*Task directions*.
Please put the lines from the one containing "Considering the scene" through the end of the rows, both included, into a numbered list, leaving out blank lines.

*Information shown*.
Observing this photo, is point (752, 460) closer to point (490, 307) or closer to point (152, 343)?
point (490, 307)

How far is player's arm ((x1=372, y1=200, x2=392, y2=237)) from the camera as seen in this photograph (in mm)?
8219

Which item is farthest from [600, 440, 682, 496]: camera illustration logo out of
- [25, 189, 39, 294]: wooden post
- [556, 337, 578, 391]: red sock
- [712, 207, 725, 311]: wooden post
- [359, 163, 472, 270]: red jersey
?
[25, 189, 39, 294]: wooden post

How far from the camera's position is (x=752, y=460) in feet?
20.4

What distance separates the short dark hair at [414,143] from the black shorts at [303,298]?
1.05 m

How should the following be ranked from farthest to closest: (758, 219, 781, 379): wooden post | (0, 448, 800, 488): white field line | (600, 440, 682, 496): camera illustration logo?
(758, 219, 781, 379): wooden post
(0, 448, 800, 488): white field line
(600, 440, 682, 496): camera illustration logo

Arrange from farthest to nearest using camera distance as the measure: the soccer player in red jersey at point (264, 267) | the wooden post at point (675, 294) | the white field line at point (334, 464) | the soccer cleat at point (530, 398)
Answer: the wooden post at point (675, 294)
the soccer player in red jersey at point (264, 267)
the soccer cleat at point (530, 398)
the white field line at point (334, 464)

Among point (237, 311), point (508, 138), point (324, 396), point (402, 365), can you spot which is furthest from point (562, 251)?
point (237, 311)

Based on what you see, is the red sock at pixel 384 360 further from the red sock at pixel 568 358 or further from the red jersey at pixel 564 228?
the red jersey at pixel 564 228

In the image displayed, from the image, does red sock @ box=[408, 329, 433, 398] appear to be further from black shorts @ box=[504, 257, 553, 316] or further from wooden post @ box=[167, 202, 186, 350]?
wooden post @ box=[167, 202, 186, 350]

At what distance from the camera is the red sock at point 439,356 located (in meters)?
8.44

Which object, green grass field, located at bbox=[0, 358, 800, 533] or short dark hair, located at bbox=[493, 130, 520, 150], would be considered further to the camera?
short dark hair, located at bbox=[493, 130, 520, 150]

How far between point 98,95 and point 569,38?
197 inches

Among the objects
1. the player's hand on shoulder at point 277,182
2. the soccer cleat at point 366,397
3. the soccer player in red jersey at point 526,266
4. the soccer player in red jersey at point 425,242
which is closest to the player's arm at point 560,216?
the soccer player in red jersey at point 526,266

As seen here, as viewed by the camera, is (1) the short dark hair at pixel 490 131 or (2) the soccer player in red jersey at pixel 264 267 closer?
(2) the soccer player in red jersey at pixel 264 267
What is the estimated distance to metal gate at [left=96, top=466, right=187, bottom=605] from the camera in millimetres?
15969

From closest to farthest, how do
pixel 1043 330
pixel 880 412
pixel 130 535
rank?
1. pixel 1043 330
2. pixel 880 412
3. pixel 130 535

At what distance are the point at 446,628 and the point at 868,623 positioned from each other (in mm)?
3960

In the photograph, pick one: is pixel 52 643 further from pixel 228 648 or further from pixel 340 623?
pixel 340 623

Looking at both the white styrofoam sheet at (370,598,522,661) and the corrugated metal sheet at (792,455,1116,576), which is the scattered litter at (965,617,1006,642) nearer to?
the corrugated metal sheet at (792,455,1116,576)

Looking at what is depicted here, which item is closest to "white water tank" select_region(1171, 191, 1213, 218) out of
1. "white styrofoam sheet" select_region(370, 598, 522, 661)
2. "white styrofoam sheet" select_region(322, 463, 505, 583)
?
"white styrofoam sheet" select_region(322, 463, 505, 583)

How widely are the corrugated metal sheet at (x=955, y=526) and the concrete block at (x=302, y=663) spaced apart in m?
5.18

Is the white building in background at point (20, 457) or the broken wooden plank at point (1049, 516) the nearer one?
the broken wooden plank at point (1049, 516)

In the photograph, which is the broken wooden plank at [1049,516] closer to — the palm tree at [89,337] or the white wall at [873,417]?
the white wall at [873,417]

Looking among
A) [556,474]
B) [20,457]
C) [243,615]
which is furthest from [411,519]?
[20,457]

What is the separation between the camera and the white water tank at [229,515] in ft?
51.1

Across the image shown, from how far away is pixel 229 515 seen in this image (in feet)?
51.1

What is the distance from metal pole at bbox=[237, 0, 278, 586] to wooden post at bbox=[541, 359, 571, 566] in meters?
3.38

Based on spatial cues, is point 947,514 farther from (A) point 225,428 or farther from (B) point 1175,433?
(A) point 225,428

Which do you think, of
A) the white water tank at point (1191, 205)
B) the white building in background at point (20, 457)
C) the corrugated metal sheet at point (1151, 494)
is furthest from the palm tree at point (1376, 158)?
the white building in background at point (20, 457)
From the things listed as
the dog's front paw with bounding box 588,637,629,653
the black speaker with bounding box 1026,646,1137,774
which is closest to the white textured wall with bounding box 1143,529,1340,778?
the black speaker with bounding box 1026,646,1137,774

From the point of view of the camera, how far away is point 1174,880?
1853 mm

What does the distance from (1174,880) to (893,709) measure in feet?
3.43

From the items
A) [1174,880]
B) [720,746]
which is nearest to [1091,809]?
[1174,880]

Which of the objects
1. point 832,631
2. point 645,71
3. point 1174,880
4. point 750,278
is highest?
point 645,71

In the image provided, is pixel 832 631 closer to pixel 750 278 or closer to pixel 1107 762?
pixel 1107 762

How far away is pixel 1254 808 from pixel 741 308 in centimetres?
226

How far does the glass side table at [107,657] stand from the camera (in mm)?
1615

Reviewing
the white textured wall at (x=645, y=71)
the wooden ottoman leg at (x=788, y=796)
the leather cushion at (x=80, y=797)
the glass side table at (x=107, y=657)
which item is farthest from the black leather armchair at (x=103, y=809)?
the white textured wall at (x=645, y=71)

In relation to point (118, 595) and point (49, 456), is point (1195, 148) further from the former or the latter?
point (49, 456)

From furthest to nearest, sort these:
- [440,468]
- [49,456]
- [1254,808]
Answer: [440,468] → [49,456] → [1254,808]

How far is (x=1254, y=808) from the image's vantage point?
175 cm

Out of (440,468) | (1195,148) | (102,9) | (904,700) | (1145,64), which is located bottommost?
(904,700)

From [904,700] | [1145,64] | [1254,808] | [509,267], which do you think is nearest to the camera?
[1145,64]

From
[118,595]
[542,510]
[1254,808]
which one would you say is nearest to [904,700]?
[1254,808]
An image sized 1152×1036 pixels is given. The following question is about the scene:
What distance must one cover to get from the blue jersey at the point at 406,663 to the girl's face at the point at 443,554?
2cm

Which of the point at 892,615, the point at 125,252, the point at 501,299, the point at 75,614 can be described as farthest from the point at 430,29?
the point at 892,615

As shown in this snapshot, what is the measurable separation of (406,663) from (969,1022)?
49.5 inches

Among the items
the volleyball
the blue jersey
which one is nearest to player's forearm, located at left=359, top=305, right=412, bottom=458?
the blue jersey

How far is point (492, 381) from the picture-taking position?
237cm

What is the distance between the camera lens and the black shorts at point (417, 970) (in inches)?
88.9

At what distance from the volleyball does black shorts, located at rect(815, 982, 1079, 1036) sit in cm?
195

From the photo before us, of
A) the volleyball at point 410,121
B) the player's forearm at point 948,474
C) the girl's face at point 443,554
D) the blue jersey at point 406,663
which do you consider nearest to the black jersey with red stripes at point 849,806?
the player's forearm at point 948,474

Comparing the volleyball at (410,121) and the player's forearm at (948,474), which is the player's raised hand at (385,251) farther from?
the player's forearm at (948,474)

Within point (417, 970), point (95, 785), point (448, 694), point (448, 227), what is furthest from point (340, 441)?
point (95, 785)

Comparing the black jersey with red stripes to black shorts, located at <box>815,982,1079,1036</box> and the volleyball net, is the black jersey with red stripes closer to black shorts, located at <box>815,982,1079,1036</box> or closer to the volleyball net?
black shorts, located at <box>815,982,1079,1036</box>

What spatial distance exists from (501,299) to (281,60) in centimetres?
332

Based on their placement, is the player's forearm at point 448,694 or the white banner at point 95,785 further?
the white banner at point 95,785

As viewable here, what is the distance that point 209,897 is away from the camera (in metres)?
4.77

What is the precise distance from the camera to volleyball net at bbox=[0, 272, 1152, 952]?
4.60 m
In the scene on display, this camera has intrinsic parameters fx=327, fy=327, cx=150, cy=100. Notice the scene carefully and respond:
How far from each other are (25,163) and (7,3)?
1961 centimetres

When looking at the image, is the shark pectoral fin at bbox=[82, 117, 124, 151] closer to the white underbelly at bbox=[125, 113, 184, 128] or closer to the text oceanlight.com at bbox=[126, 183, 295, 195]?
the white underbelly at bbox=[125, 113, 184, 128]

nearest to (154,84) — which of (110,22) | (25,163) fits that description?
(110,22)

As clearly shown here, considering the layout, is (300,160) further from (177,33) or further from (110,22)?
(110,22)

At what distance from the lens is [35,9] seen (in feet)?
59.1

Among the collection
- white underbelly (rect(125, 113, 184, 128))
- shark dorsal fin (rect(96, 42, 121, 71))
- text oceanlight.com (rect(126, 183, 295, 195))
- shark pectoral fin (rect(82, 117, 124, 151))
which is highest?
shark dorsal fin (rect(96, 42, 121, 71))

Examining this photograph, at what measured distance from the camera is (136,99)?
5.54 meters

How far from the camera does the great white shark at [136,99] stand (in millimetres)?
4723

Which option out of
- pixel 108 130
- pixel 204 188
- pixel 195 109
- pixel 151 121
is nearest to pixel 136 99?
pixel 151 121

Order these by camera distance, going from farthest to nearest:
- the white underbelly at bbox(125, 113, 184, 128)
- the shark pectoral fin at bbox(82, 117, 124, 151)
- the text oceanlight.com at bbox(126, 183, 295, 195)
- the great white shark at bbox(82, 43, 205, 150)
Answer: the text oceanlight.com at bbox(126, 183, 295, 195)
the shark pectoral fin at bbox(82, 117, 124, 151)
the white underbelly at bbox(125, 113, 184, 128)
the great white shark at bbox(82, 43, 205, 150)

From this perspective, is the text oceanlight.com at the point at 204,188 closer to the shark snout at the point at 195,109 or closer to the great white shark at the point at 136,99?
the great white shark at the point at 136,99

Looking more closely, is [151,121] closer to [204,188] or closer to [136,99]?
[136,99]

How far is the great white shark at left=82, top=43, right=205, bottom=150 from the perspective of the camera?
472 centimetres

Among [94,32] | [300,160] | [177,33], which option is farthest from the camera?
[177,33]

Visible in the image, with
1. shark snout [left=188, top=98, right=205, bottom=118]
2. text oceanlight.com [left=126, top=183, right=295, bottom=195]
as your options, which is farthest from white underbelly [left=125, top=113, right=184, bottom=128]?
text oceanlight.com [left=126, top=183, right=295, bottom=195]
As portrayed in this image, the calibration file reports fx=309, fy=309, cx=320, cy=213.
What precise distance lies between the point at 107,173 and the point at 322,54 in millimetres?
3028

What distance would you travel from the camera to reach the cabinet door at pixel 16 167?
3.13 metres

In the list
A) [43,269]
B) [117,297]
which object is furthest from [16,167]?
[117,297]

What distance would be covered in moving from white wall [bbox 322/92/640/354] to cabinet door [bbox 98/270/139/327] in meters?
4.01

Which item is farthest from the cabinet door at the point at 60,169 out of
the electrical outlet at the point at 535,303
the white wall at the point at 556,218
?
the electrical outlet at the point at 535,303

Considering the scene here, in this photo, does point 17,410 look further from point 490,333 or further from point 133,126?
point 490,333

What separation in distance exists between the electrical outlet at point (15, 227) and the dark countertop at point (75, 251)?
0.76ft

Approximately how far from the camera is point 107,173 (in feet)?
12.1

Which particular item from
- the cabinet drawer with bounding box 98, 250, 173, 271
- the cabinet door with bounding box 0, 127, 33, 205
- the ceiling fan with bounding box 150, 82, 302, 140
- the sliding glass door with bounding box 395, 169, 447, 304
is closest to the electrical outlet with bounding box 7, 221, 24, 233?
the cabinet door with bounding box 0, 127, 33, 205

*Result of this task*.
1. Considering the scene here, in this photo, does point 17,410 look further from point 490,333 or further from point 133,126?
2. point 490,333
3. What separation in distance exists between the electrical outlet at point (15, 227) and the dark countertop at point (75, 251)?
4. 0.76ft
5. Approximately how far from the camera is point 107,173 (in feet)?
6. 12.1
7. Which particular item from
8. - the cabinet drawer with bounding box 98, 250, 173, 271
9. - the cabinet door with bounding box 0, 127, 33, 205
10. - the ceiling fan with bounding box 150, 82, 302, 140
11. - the sliding glass door with bounding box 395, 169, 447, 304
12. is closest to the electrical outlet with bounding box 7, 221, 24, 233?
13. the cabinet door with bounding box 0, 127, 33, 205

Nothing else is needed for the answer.